I know wobblycogs has now bought his gun but there was one thing not mentioned in the thread that anyone else purchasing a glue gun may want to consider; spare parts. I've had the Bosch PKP gun for many years and must have put several hundreds of sticks through it by now. Unfortunately a few years ago I dropped it and broke the nozzle off. Happily I was able to order a spare at a fraction of the cost of a new gun. Something else that didn't get mentioned, check that the gun can be left on for a long period of time if you think this may be important, some require a 'cooling off' period every so often and also if you shop around you will find different grades of glue. Axminster used to stock four or five different types but now seem to have slimmed their range down.

Tony Comber


----------



## gidon (20 Jul 2012)

I know a little late but I've got a Tec bond gun from I think Glue Guns Direct - I'm interested to know what the problem is with them? They sell a good range of Tecbond glue which really does work pretty well.

Cheers

Gidon


----------



## GrahamRounce (19 Sep 2018)

I bought a cheap unbranded Chinese one, followed by the Parkside PHP 500 B2.
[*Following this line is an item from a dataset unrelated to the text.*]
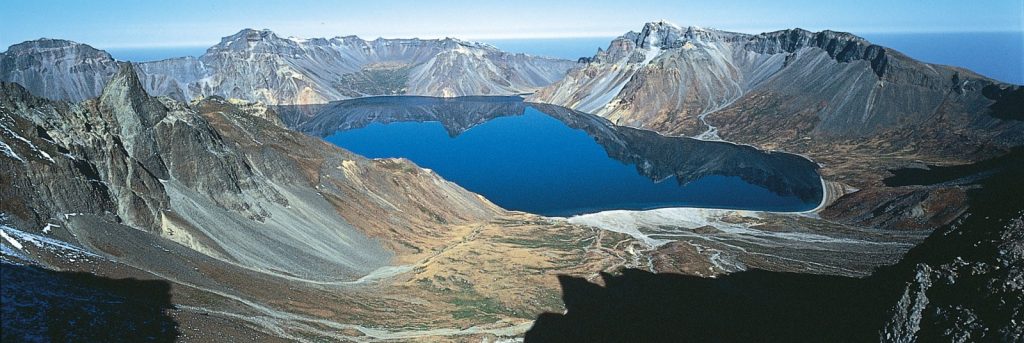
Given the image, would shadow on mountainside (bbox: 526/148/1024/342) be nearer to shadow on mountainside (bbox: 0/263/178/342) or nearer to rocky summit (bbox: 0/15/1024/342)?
rocky summit (bbox: 0/15/1024/342)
The first didn't last five minutes before the stick-pushing mechanism broke - just plastic, not surprising.

I was disappointed by the Parkside one, as I've always found their tools to be good, for non-industrial use at least.
I soon got fed up with the waste of glue which continues oozing out for a while after the trigger is released. You can't do anything neat. 

Don't ask me how to change sticks once the one being used is past halfway. I used the second one (different colour, fyi) to push the first all the way through, basically wasting the remainder of the first.
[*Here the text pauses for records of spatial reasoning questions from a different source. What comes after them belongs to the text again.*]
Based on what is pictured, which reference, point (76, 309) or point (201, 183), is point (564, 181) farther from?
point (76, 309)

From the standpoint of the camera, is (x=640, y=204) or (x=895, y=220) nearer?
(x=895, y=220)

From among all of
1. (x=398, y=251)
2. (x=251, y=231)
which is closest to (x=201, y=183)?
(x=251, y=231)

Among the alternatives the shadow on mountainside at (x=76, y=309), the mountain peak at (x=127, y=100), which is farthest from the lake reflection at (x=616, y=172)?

The pushing mechanism broke after not much use, so that's another one down the drain. I don't know, but it sounded and felt as plastic as the rest of it.

That mechanism has to take a lot of use, and abuse as it's warming up and you want to see if it's usable yet, so making that the weakest plastic link verges on cowboy manufacturing, imho.

I'll have a look at those recomnended above, with my pocket in mind.
Sigh! Does anyone else think it might not be worth bothering at all?


----------



## Phil Pascoe (19 Sep 2018)

If you go the https://www.gluegunsdirect.com/ route if you've spare cash there are deals on cheap sticks that if you get up to £50 for free delivery you'd probably have enough glue for the rest of your life.  They take 12mm sticks, though, so you can't use the commonest size (11mm).
I have the kit and I've been well pleased with it. Hardly a drip.


----------



## Turnr77 (19 Sep 2018)

Ummm, this is a thread from 2012, think the OP is probably sorted now


----------



## Phil Pascoe (19 Sep 2018)

The post I replied to was eight minutes old.


----------



## wobblycogs (20 Sep 2018)

Op here, yeah, I'm sorted thanks  

As I mentioned in an earlier post I went for an Arrow TR550. I've put a few bags of glue sticks though it over the years and it's held up fine with no sign it's going to break anytime soon. I'd probably buy another if it broke.


----------